Egyptian scholar Sheikh Wagdy Ghoneim, on his way to attend a two day convention in Switzerland held by local Muslim organizations, was denied entry into the country by Swiss autorities. While the government has not yet issued a statement on why Ghoneim was not allowed into the country, it may have a little something to do with him having being arrested in Egypt, being on American terrorist watch lists, and having been accused of funneling money to Hamas. Of course, Swiss Muslims leaders have responded with their characteristic hyperbole, charging the government with anti-Muslim bias, according to Islamonline.net (thanks to Sr. Soph):
Swiss Muslim leaders hit out at airport authorities for banning prominent scholar Sheikh Wagdy Ghoneim from entering the country to attend a key conference, while slamming the conspicuous absence of invited officials at the two-day event.

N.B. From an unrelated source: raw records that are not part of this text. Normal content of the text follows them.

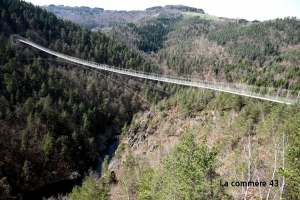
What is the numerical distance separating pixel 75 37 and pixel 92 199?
70.7 m

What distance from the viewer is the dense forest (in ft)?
37.4

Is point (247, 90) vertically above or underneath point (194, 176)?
above

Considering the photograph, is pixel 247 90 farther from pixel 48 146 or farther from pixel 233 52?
pixel 233 52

“This is not the first time, and probably not the last, that a Muslim scholar is denied access to the country,” Gamal Al-Khatib, the organizer of the 15th annual meeting of the League of Muslims in Switzerland (LMS), told IslamOnline.net.

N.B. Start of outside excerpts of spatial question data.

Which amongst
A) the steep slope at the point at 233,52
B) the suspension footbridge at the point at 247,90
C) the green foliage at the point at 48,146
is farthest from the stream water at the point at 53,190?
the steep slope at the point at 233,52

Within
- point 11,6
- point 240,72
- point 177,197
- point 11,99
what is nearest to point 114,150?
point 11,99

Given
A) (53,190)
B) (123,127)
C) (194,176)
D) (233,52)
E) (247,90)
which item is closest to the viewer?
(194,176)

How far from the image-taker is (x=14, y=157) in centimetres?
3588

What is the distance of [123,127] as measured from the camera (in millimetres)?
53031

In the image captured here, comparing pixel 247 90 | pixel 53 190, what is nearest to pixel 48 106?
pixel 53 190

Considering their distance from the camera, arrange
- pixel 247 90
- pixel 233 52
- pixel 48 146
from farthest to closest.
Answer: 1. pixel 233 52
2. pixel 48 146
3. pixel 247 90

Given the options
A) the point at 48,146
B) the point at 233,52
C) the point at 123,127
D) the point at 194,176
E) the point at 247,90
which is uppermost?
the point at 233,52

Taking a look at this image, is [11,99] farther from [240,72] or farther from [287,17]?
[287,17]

He said the reasons behind the decision will remain as usual vague and unknown.
“The decision is driven by a bunch of opportunists who are playing the terror card to scare authorities and to provoke the Muslim minority.”
Airport authorities said Egyptian Ghoneim, who holds a valid Swiss visa, is accused of raising funds for the Palestinian resistance movement Hamas, has been arrested by Egyptian police and is a persona non-grata in the United States.
Regardless of the fact that they invited a suspected terrorist to their convention, Muslim leaders castigated government officials for not attending:
Separately, the LMS harshly criticized government officials for failing to show up in their annual meeting, themed the Mercy to Mankind, in Fribourg.
“This is unacceptable and inexcusable,” LMS head Mohammad Karmous told IOL.
“Ignoring the forum by Swiss officials, particularly those who tirelessly talk about the integration of the Muslim minority, raises many question marks.”
He said government officials were expected to attend to listen to minority leaders and address problems facing Muslims.